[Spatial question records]
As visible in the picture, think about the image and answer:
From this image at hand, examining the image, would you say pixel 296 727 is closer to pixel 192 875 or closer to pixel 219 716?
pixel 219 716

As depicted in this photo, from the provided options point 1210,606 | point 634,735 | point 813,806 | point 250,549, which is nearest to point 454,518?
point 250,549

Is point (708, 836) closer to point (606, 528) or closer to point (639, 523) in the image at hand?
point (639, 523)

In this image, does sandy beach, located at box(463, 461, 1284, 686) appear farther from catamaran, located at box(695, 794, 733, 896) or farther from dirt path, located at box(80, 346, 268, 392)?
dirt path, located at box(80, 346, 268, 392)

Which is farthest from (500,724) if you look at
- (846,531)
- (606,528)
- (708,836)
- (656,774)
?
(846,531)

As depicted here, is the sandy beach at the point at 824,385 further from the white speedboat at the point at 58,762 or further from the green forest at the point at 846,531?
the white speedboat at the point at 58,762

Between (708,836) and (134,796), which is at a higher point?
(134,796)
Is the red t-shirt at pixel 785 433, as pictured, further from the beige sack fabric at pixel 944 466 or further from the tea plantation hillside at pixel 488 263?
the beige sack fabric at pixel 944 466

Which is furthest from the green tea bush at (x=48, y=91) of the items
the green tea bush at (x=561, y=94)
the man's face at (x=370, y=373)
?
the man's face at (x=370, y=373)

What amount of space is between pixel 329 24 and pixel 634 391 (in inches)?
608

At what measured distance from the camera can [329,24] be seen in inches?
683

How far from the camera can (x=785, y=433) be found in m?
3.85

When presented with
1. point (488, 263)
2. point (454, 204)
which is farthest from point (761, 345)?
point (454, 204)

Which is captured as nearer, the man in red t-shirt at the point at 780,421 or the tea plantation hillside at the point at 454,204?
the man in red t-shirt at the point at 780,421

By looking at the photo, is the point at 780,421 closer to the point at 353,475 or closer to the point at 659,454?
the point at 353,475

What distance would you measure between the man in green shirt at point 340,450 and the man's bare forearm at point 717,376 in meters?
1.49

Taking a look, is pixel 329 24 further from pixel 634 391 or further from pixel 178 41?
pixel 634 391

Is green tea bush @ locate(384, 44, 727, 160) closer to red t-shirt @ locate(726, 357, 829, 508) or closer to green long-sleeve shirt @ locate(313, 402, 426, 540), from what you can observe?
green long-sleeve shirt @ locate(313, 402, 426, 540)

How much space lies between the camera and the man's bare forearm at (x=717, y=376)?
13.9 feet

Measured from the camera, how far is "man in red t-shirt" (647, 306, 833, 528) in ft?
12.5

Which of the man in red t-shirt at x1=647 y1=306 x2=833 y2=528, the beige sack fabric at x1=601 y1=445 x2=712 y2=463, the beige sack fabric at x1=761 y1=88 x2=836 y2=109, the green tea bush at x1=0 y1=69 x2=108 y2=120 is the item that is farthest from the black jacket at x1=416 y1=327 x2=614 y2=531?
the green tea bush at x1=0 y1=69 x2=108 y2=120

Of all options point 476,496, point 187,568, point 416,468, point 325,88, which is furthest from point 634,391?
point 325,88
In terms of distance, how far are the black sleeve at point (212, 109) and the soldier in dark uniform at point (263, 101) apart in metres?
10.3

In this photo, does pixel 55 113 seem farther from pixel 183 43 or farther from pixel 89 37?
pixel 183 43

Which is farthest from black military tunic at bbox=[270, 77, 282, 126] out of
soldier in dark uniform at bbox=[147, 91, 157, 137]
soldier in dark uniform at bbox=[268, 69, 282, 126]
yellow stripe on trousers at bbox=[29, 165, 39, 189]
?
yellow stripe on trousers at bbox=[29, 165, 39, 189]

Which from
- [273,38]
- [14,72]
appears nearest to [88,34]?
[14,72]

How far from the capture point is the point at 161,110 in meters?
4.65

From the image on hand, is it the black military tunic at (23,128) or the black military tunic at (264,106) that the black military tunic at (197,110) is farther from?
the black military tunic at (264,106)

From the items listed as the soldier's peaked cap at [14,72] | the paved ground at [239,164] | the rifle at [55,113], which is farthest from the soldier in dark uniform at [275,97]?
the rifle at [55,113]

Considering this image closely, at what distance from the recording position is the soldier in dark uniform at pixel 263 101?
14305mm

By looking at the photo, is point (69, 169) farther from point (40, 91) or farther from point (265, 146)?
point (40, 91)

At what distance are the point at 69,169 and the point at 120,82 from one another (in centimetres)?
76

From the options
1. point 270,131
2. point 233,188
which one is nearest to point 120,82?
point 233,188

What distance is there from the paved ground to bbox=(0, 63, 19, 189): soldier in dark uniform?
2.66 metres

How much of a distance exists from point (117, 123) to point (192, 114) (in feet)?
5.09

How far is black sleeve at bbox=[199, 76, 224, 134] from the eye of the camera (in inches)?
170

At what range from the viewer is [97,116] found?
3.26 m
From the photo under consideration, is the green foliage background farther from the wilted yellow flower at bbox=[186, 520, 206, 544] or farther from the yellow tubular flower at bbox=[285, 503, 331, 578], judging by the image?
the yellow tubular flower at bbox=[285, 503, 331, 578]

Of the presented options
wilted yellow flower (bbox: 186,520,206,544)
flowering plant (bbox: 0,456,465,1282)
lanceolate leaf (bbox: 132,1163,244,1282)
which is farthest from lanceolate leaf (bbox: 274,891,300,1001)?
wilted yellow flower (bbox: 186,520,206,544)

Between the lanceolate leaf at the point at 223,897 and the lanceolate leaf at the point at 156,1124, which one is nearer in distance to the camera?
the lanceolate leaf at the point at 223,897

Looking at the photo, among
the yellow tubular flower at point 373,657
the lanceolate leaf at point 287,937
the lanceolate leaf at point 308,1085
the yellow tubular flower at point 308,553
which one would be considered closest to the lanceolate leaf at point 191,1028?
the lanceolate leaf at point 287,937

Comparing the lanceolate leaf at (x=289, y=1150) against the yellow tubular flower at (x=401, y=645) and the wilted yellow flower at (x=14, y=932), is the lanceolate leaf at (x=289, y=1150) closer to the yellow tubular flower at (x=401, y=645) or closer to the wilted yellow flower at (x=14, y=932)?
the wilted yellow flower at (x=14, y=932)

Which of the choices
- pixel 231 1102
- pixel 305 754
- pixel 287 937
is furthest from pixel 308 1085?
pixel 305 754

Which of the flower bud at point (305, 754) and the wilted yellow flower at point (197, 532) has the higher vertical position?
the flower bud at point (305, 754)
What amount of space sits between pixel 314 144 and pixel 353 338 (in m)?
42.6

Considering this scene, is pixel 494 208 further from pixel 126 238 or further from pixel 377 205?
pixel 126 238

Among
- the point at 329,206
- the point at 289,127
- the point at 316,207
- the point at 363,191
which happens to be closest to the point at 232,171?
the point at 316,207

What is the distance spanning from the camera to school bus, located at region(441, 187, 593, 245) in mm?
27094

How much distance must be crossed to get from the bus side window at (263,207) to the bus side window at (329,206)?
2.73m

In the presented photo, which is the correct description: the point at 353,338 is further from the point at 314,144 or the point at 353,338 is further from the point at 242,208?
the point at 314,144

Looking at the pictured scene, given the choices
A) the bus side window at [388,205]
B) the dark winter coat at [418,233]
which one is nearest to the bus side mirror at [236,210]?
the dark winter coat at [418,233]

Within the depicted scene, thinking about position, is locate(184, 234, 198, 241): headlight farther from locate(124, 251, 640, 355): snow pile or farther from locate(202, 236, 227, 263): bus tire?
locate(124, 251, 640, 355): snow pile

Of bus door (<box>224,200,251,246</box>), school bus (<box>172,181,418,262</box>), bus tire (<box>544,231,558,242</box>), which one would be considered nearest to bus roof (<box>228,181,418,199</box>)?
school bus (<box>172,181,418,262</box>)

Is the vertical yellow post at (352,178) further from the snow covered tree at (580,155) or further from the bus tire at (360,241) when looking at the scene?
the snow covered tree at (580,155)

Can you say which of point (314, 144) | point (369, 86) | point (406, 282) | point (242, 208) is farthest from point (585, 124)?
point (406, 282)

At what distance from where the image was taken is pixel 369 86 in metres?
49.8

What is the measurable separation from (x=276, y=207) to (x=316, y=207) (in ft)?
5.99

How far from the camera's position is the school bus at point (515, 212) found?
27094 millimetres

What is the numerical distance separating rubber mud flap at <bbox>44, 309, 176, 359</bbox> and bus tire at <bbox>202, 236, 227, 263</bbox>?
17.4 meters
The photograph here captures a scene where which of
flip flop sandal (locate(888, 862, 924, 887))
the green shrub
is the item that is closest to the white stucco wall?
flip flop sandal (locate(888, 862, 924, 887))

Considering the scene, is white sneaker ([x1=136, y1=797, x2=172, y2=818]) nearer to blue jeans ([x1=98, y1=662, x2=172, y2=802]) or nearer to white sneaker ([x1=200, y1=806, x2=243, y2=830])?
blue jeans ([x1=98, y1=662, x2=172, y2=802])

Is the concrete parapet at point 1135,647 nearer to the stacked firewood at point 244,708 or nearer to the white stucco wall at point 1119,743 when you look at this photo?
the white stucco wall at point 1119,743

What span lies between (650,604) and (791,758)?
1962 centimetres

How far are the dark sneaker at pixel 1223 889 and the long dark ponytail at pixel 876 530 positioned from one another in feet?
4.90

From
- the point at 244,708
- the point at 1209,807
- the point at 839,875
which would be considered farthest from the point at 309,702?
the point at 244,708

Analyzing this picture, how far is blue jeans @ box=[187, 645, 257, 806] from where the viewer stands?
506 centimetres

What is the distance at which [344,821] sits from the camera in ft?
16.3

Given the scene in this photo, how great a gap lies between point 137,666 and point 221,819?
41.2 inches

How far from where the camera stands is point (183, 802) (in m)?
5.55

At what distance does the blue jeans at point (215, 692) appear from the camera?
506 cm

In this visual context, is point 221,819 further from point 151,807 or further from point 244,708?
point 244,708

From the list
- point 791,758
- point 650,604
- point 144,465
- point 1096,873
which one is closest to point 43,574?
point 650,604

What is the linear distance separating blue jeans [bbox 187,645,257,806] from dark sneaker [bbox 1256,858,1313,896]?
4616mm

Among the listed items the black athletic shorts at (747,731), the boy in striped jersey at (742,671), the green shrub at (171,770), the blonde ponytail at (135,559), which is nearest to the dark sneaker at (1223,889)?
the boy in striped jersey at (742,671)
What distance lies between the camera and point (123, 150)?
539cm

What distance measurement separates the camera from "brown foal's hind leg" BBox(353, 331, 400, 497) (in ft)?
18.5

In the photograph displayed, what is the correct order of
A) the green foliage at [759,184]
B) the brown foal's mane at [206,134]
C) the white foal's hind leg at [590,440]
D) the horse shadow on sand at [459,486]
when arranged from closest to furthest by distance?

## What you should do
Copy exactly the lines above, from the one containing "Analyzing this picture, how" through the very last line.

## Exercise response
Analyzing this picture, how far is blue jeans @ box=[187, 645, 257, 806] from where the viewer stands?
506 centimetres

What is the distance at which [344,821] sits from the camera in ft?
16.3

Given the scene in this photo, how great a gap lies between point 137,666 and point 221,819?
41.2 inches

How far from where the camera stands is point (183, 802) (in m)?
5.55

At what distance does the blue jeans at point (215, 692) appear from the camera?
506 cm

In this visual context, is point 221,819 further from point 151,807 or further from point 244,708?
point 244,708

From the list
- point 791,758
- point 650,604
- point 144,465
- point 1096,873
which one is closest to point 43,574?
point 650,604

What is the linear distance separating blue jeans [bbox 187,645,257,806] from dark sneaker [bbox 1256,858,1313,896]?
4616mm

Among the listed items the black athletic shorts at (747,731), the boy in striped jersey at (742,671), the green shrub at (171,770), the blonde ponytail at (135,559), which is nearest to the dark sneaker at (1223,889)?
the boy in striped jersey at (742,671)
What distance lies between the camera and point (123, 150)?
539cm

What distance measurement separates the camera from "brown foal's hind leg" BBox(353, 331, 400, 497) (in ft)?
18.5

In the photograph displayed, what is the correct order of
A) the green foliage at [759,184]
B) the brown foal's mane at [206,134]
C) the white foal's hind leg at [590,440]
D) the horse shadow on sand at [459,486]
when arranged from closest to furthest by distance?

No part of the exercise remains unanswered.